Exposures to certain foods in the infant diet have been implicated in destruction of insulin-producing pancreatic cells, leading to type 1 diabetes. Autoantibodies to islet cells is also known as islet autoimmunity (IA). Studies have shown conflicting results in identifying cow's milk as a cause of IA. Similarly, in only some studies has early introduction of solid foods been associated with the development of type 1 diabetes. Exposure to cereals before six months of age was not associated with IA in children with a family history of type 1 diabetes in one study. Norris and colleagues examined the association between exposure to cow's milk and cereals in infant diets and the appearance of islet autoantibodies.
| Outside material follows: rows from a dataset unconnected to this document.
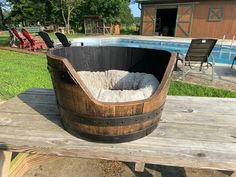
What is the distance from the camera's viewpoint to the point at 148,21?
1648cm

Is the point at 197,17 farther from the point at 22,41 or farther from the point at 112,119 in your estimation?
the point at 112,119

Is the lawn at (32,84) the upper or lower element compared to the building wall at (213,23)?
lower

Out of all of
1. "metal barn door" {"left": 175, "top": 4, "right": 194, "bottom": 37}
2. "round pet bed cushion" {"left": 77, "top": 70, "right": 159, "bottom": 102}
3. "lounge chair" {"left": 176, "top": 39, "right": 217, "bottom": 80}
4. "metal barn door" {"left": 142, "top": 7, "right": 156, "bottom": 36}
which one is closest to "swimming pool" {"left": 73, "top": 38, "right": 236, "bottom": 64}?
"metal barn door" {"left": 175, "top": 4, "right": 194, "bottom": 37}

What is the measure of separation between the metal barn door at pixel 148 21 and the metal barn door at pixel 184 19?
1930 mm

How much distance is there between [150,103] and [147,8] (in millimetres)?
16633

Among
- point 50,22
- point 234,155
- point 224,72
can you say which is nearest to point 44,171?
point 234,155

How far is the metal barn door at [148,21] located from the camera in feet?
53.3

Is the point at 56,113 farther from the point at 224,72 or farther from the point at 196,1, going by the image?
the point at 196,1

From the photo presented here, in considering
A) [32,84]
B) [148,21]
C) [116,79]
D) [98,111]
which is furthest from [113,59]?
[148,21]

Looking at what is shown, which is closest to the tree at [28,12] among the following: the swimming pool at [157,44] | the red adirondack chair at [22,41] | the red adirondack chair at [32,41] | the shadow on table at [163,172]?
the swimming pool at [157,44]

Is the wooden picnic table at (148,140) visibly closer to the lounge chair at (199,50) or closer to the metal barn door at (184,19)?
the lounge chair at (199,50)

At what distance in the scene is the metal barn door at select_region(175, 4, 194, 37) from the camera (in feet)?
48.7

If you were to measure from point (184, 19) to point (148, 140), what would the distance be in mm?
15602

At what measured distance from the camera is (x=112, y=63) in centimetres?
193
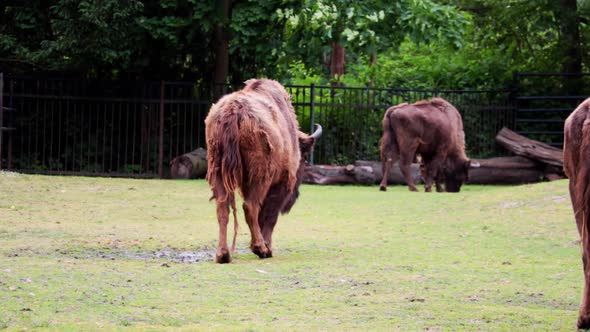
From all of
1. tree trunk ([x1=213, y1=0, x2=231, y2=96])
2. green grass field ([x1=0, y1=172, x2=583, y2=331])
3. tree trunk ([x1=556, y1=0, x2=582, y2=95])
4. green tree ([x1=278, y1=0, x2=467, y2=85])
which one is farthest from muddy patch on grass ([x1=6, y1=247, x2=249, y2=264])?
tree trunk ([x1=556, y1=0, x2=582, y2=95])

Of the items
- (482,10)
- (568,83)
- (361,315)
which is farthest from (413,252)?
(482,10)

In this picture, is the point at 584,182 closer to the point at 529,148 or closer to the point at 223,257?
the point at 223,257

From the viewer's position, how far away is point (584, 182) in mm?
6824

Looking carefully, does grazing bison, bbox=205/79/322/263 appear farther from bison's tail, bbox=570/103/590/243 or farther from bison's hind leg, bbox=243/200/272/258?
bison's tail, bbox=570/103/590/243

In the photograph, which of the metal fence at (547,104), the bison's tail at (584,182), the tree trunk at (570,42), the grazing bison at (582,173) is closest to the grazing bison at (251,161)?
the grazing bison at (582,173)

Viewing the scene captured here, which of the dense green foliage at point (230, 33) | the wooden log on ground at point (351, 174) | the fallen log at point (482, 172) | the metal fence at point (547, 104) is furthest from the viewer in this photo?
the metal fence at point (547, 104)

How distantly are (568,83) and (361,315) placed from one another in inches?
894

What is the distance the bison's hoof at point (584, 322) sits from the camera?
6.78 meters

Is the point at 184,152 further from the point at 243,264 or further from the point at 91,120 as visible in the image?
the point at 243,264

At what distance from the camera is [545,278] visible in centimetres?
973

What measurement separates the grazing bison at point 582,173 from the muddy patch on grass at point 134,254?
442cm

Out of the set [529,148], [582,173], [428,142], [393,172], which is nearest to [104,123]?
[393,172]

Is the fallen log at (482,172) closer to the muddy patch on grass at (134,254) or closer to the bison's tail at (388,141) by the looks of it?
the bison's tail at (388,141)

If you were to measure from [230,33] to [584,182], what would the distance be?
18.9 meters
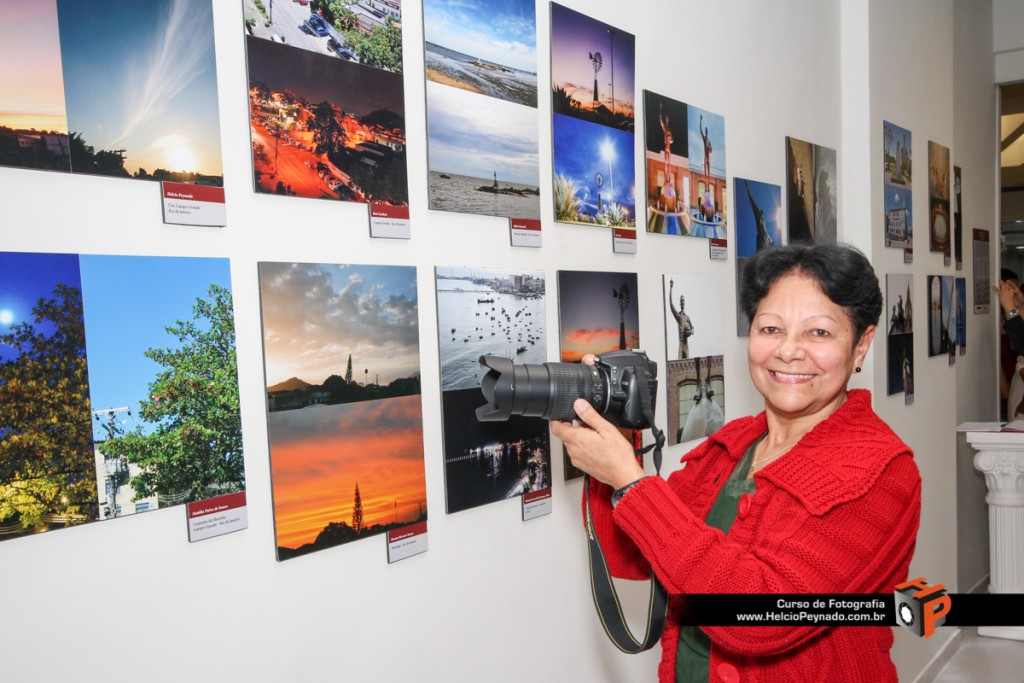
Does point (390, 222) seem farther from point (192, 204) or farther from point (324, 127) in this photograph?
point (192, 204)

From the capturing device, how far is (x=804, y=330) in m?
1.32

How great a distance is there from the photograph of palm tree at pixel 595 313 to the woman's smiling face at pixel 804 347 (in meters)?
0.51

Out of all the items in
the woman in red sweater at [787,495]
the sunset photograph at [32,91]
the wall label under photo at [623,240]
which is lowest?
the woman in red sweater at [787,495]

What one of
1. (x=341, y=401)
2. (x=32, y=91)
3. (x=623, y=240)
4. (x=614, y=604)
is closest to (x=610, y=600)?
(x=614, y=604)

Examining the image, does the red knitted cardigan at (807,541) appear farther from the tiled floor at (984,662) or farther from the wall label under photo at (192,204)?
the tiled floor at (984,662)

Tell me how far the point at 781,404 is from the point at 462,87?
86cm

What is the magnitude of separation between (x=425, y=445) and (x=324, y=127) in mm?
611

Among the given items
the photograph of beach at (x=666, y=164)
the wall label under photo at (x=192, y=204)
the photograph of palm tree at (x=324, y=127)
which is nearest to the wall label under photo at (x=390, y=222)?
the photograph of palm tree at (x=324, y=127)

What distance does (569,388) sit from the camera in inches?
48.1

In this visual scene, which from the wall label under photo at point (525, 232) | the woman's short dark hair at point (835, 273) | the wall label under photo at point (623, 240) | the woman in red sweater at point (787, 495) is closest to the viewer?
the woman in red sweater at point (787, 495)

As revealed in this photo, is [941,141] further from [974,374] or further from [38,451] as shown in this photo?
[38,451]

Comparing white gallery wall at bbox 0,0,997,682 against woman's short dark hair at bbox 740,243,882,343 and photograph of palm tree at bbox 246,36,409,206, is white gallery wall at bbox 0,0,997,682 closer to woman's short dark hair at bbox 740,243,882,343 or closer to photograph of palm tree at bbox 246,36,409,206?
photograph of palm tree at bbox 246,36,409,206

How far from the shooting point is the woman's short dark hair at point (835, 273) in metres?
1.30

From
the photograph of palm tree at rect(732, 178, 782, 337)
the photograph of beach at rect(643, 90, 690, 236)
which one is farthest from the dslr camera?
the photograph of palm tree at rect(732, 178, 782, 337)
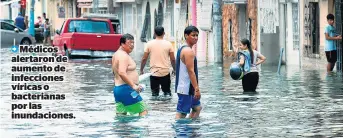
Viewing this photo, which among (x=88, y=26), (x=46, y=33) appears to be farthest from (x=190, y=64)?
(x=46, y=33)

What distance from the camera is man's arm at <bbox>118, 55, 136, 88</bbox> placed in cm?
1777

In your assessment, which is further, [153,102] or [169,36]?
[169,36]

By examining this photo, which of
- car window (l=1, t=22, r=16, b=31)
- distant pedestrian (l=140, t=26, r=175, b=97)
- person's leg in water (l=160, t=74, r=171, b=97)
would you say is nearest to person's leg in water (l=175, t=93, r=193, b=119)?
distant pedestrian (l=140, t=26, r=175, b=97)

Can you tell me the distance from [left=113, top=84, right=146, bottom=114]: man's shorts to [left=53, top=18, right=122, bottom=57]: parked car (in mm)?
28347

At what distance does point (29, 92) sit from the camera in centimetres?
2602

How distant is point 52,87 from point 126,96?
34.1ft

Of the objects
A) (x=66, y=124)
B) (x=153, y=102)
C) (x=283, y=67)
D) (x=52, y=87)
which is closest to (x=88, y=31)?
(x=283, y=67)

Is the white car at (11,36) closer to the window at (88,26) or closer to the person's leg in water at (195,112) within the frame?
the window at (88,26)

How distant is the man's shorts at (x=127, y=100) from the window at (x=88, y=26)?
1169 inches

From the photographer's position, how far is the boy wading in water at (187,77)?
17.0 metres

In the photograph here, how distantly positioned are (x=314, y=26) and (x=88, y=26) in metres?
11.9

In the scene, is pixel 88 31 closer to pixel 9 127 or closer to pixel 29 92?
pixel 29 92

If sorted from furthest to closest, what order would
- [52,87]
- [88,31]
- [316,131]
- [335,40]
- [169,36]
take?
1. [169,36]
2. [88,31]
3. [335,40]
4. [52,87]
5. [316,131]

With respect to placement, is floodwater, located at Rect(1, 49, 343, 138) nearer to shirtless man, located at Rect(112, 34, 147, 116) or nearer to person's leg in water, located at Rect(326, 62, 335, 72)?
shirtless man, located at Rect(112, 34, 147, 116)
In the Diabetes Autoimmunity Study in the Young, high-risk and moderate-risk infants were identified by screening cord blood for diabetes susceptibility alleles. Further participants were recruited through a diabetes registry and newspaper publicity. The study population consisted of 841 HLA-screened children without a family history of type 1 diabetes and 342 children with a first-degree relative with type 1 diabetes. Children were tested for antibodies to pancreatic islet antigens at months 9, 15, and 24, and then annually, from birth to nine years of age. Dietary data were collected for the study cohort.
In the full cohort of 1,183 children, 85 percent were breastfed. Children who remained autoantibody positive on two or more consecutive visits were more likely than unaffected children to be non-Hispanic white and positive for specific HLA genotypes, and to have a first-degree relative with type 1 diabetes. The authors found that children first exposed to any cereals before four months or after six months of age were at increased risk of IA compared with those first exposed between four and six months. This association held whether or not there was any family history of type 1 diabetes. Neither cow's milk exposure at any age nor breastfeeding duration was associated with increased risk of IA.
The study data suggest that introducing cereals before four months of age may increase a child's risk of developing IA. However, waiting until seven months of age also seems to increase this risk. Early risk may suggest a mechanism involving an aberrant immune response to cereal antigens in an immature gut. Late exposure may be related to the quantity and frequency with which cereal is consumed at first exposure in older children. These results are valid for children at higher risk for type 1 diabetes but also may apply to the general population. Current recommendations for the timing of cereal introduction need not be changed from the four to six months of age that is generally recommended in this country.